It’s been awhile since I’ve written a personal post and lately I’ve been thinking about where I came from and what it means to me. I grew up in a small town where everybody knew everybody and no one really ever left. I went to the same high school that my parents did and even though most of my friends left for college a lot of them came back. I however did not.
I left my hometown for college in the city when I was 21. I was dirt poor and eager to leave. Staying in the same place my entire life (a short 21 years…)made me crazy. It’s funny how as soon as you leave something your comfortable and familiar with you realize how much you miss it. That’s exactly what happened to me. I would visit home almost every weekend and would get depressed every time I left. This happened a lot!

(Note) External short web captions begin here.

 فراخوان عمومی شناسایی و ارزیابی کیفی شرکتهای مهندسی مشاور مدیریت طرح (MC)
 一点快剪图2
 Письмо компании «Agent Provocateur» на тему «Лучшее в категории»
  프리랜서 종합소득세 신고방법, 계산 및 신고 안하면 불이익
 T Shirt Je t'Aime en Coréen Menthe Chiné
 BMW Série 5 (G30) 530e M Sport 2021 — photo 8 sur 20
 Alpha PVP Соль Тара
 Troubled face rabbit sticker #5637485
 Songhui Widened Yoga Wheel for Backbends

After I met Judd I didn’t go home quite as much but I still missed having my family around. We would both talk about moving back one day maybe even after graduation. Unfortunately the area we grew up in isn’t really promising for finding jobs especially as a young adult. I mean most people retire where we grew up. I still felt that I wanted to move back and be closer to my family. It was familiar. It was comfortable. It was home. Or so I still thought…

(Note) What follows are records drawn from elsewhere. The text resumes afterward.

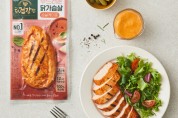 CJ제일제당, 속까지 맛있는 닭가슴살 ‘더건강한 닭가슴살 순살 케이준’ 출시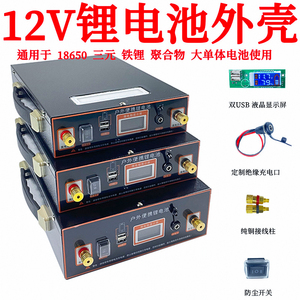 12V14V16V锂电池外壳全套配件18650三元聚合物铁锂专用防爆外壳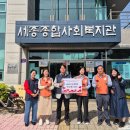 한국전력공사 세종지사 이미지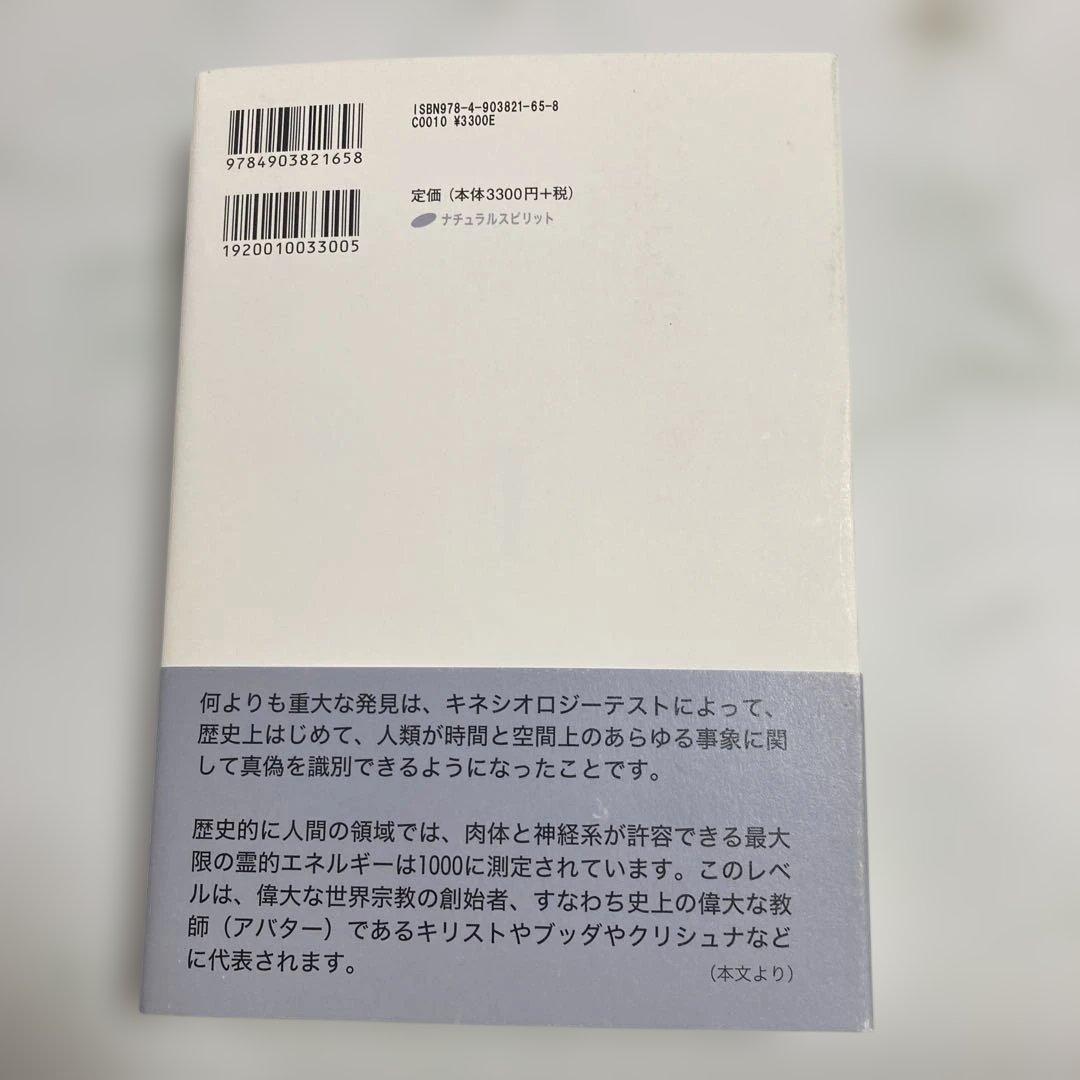 I〈わたし〉真実と主観性　デヴィッド・R・ホーキンズ　ナチュラルスピリット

Judd and I got married and got a dog slowly starting the process to build our own family and life in the city. We rarely visited home much with our work schedules and when we did it almost felt odd being back. It’s a strange feeling going back to something or somewhere that was once familiar but has now changed. After our 5 year anniversary of moving to Jaxx we visited our families back home for about a week. It was the longest trip we’ve had down here since we both left. Driving over the bridge to get to where my parents lived felt safe but the area seemed different. Driving around town there were new businesses and new places to eat. It had changed much like myself.

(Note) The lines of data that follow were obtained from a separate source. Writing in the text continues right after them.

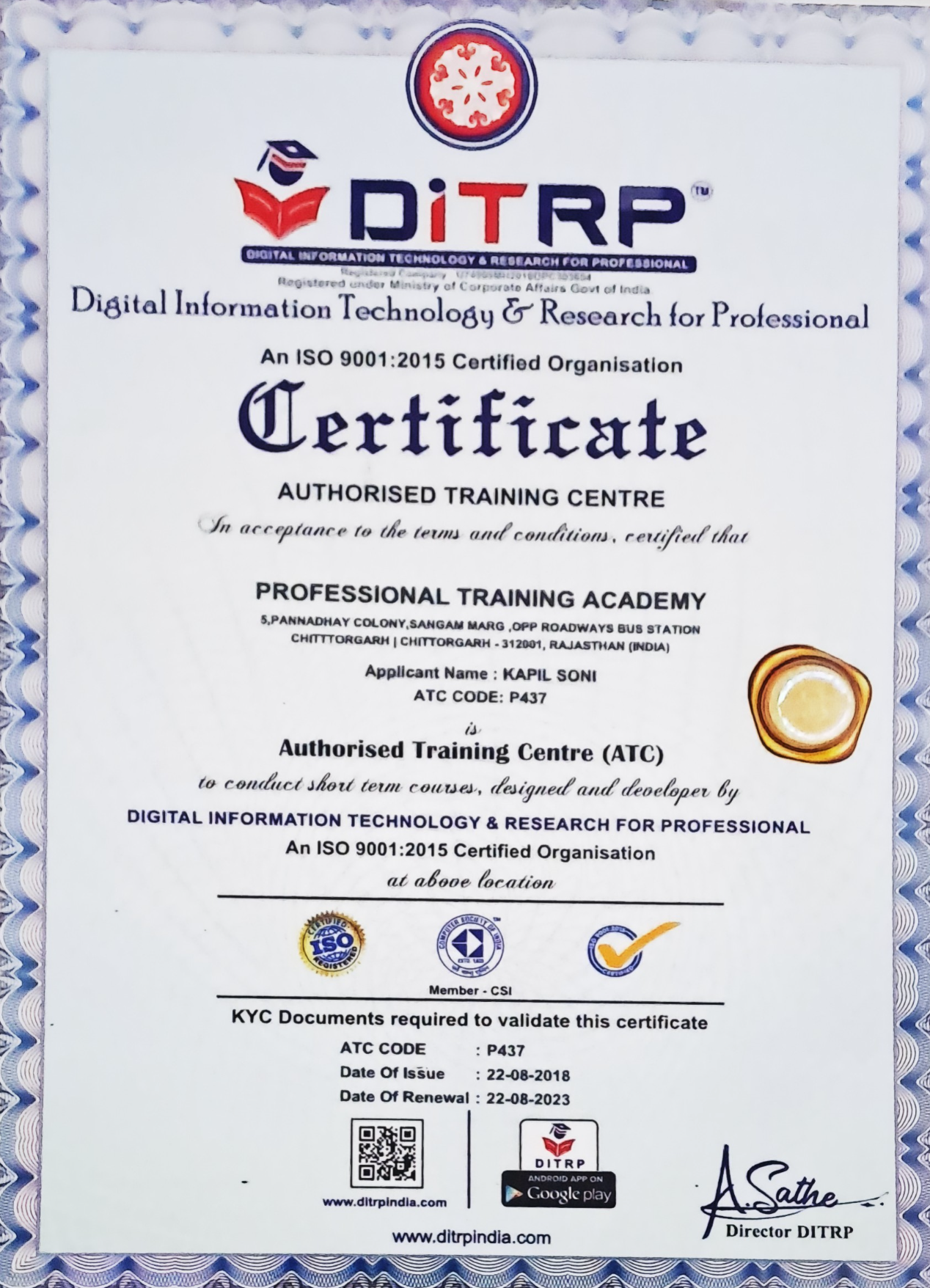 Training Artifacts & Resources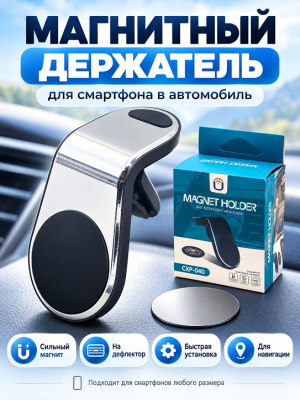 ST-CXP040S 1 1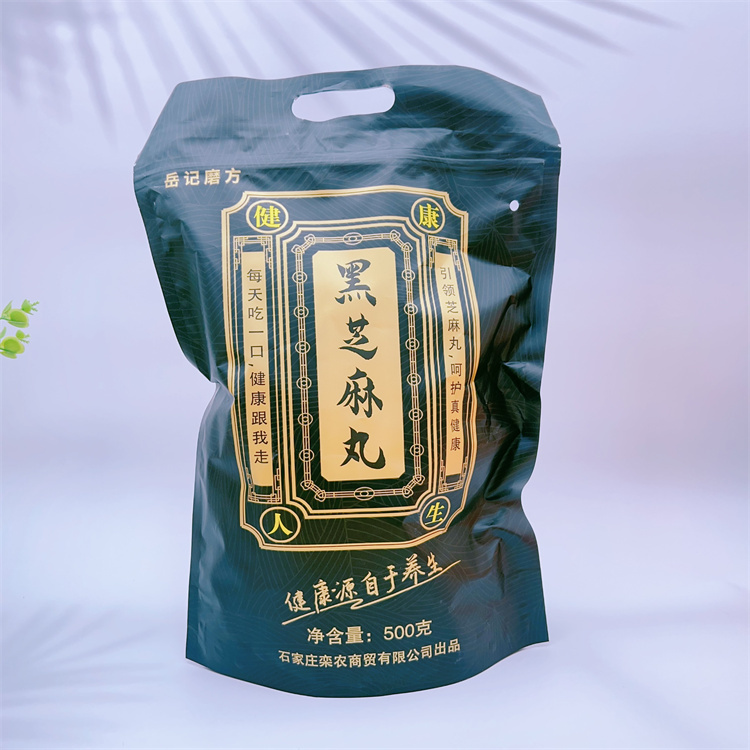 岳记磨方黑芝麻丸500g/袋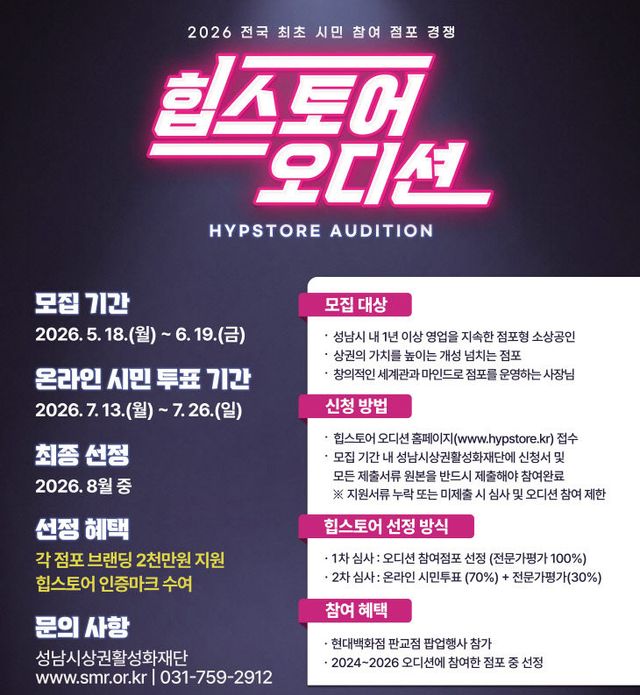 지역경제상권과_성남시 2026 힙스토어 오디션 홍보 포스터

Suddenly it dawned on me. I was holding onto a moment, a memory of what this place used to be to me. When I left, I had this longing for disconnection with it. I wanted so badly to leave and move on with my life. I was a bit selfish but I needed to be in order to get my life moving in the right direction. I remember driving over the bridge away from the island on the way to my dorm room at college. I looked back in my rear view mirror and noticed the Vehicle Assembly Building out at Kennedy Space Center. I felt emotional. It was all I ever knew, my hometown. It would never be the same again.
I think it’s essential to leave where you grew up even if it’s for a few years. Stepping out of your comfort zone and into a new dynamic can force the wheels of change to start turning. If I hadn’t left my hometown I wouldn’t be where I am today. If I went back after college I wouldn’t be where I am today. Everything happened because I let my hometown feels go. They left fleeting and only leaving memories and moments that live on in my mind. I love visiting our families back home but I am more than happy to head back to our home that we created in our city.